Microfinance in China: Re-awakening the Dragon
With 17% people living below US$1 a day and 47% below USD $2 a day, China, with a population of 1.3 billion, presents a very large market for microfinance. Outlining the salient features of the microfinance market in China, the presentation mentinos:
- About 900 million live in rural areas;
- Only 25% of the rural population has access to formal credit;
- There are 25.7 million microenterprises;
- The development is uneven, with the western and center regions lagging behind.
The presentation further lists the various organizations, rural and urban, which have been carrying out microfinance activities in China. These include:
- Rural: Rural credit cooperatives, Agricultural Bank of China, semi-formal MFIs, pawn shops and other informal sources;
- Urban: State owned commercial banks, foreign banks, urban credit cooperatives, credit guarantee companies, pawn shops, and other informal sources.
Most of the microfinance projects in China were launched in early 1990s, and concentrated in the western and central areas. Among an estimated number of 300 programs, most worked on the Grameen model, with few becoming profitable eventually.

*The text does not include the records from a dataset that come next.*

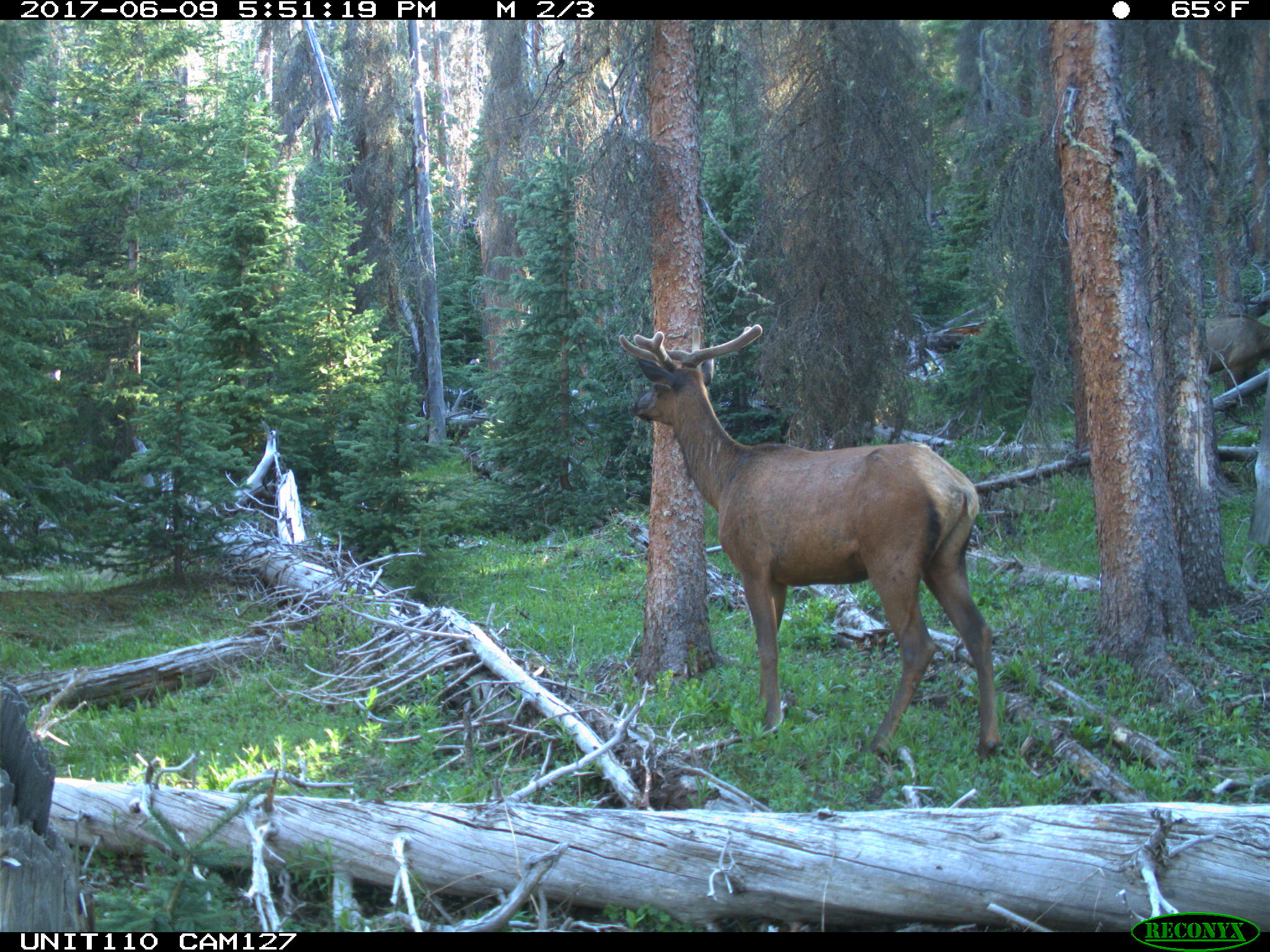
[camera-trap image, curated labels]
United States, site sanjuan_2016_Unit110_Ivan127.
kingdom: Animalia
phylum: Chordata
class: Mammalia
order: Artiodactyla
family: Cervidae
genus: Cervus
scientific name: Cervus elaphus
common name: red deer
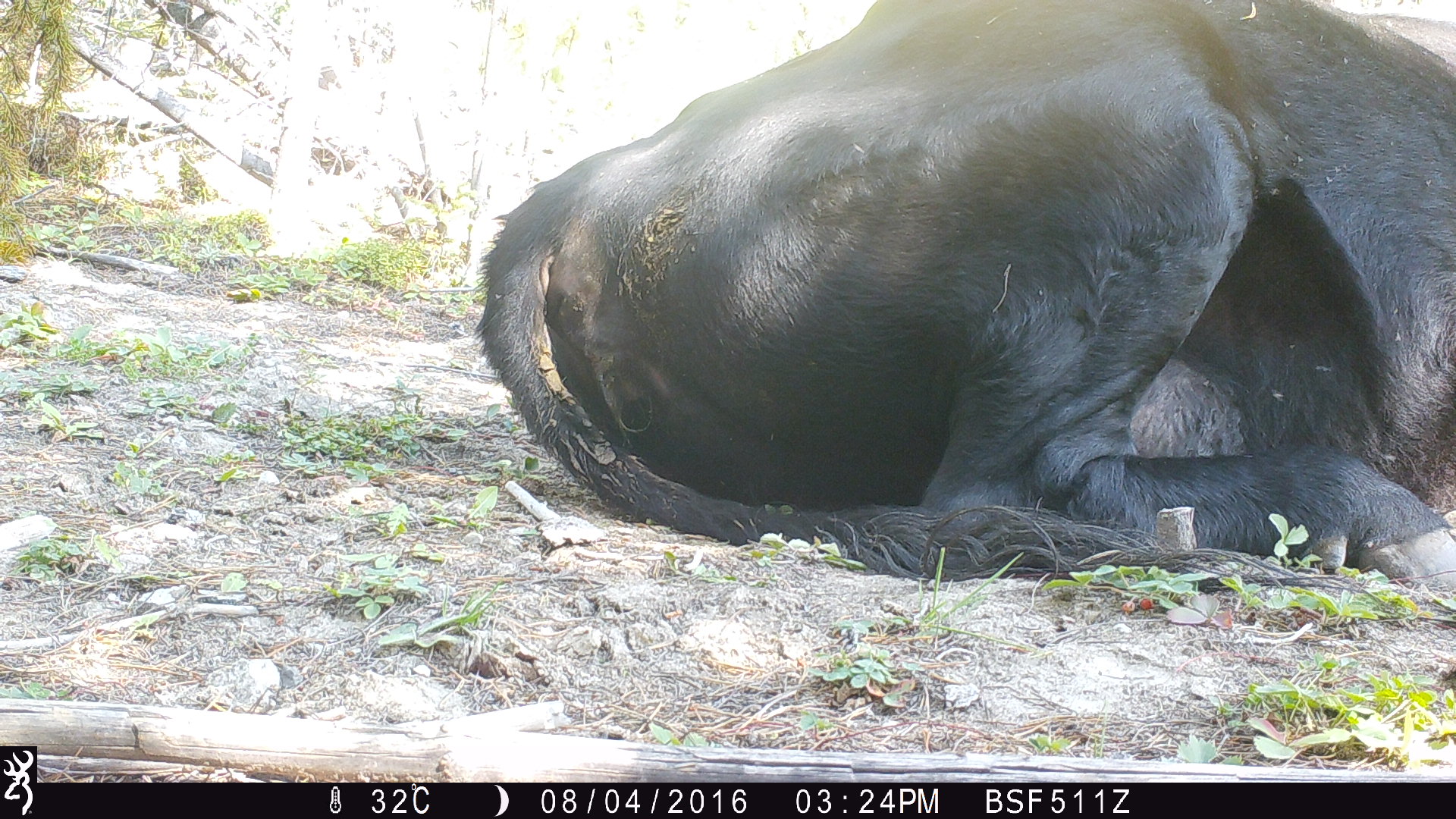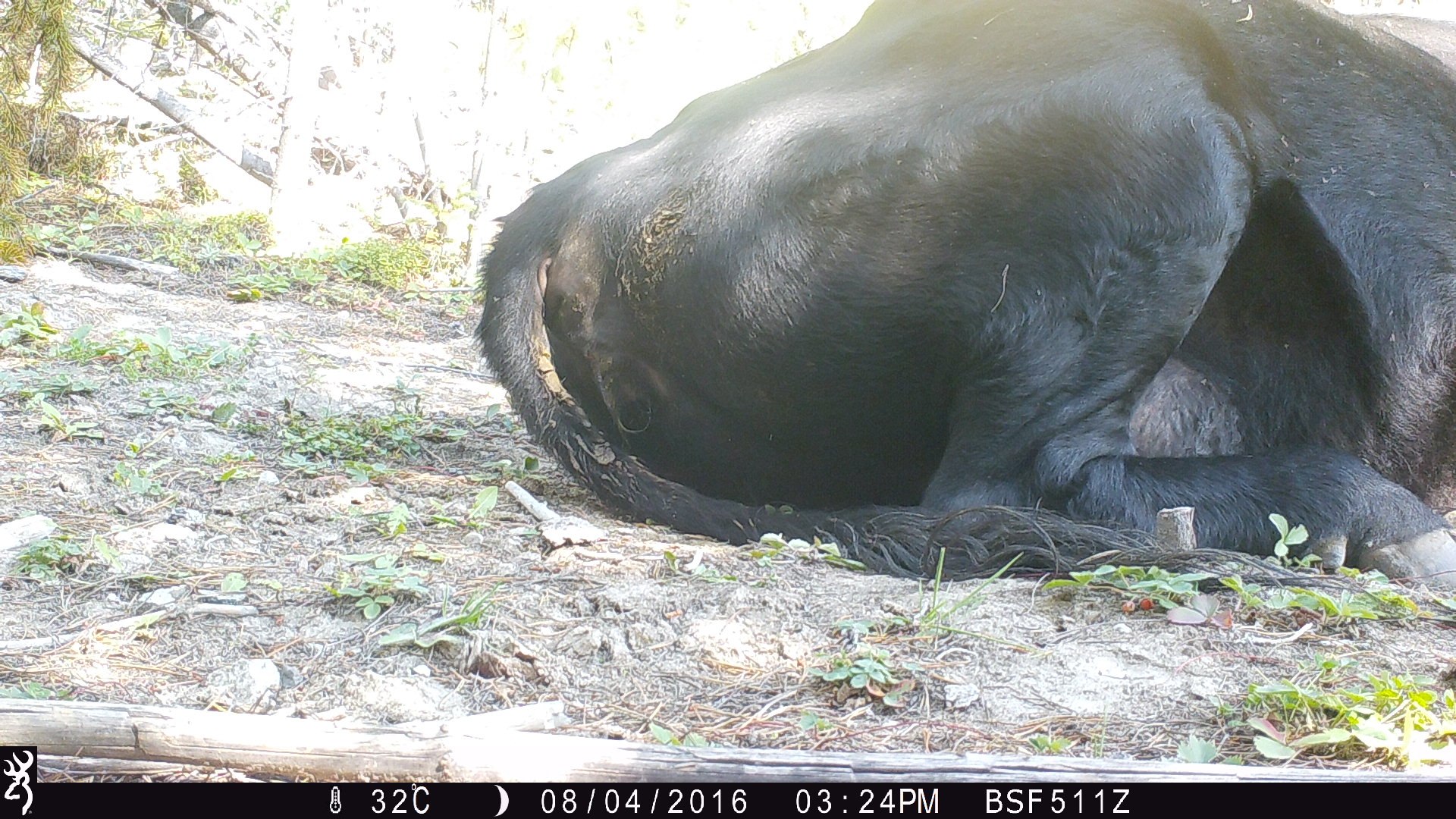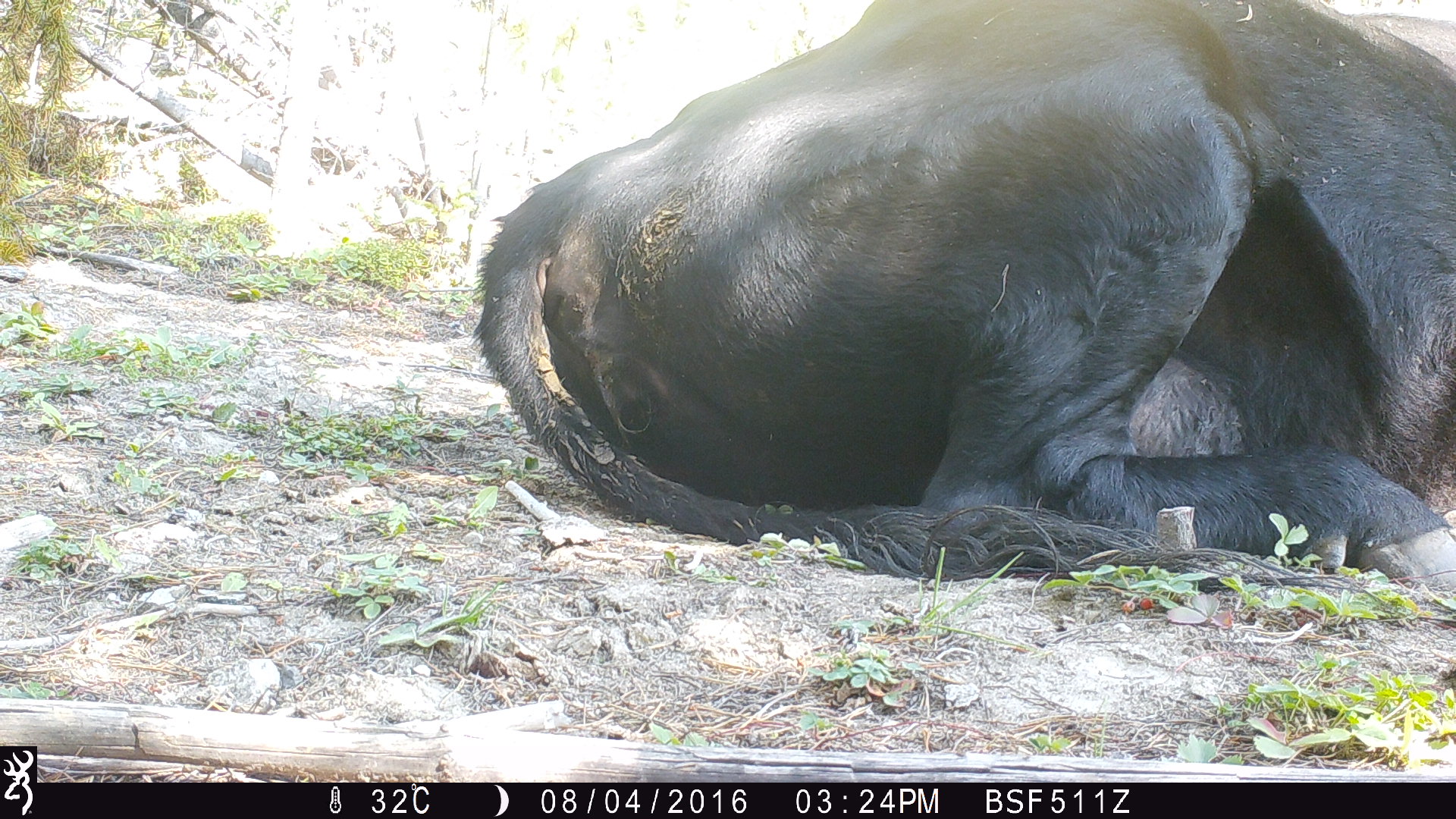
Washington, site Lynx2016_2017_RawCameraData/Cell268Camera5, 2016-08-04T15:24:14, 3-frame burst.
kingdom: Animalia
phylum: Chordata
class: Mammalia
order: Artiodactyla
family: Bovidae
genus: Bos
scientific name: Bos taurus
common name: domestic cattle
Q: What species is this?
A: Domestic cattle (Bos taurus).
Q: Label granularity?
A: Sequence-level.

The presentation further elucidates the key challenges in the Chinese microfinance sector:
- Low regulation;
- Interest cap in rural areas, recently liberalized in urban areas;
- Weak institutional capacity and profitability among the MFIs;
- Local government interference.
Concluding, the presentation lists the critical points that have the potential to promote microfinance in China:
- Huge unmet demand for financial services;
- An average GDP growth of 9%;
- National political will towards rural development and poverty reduction.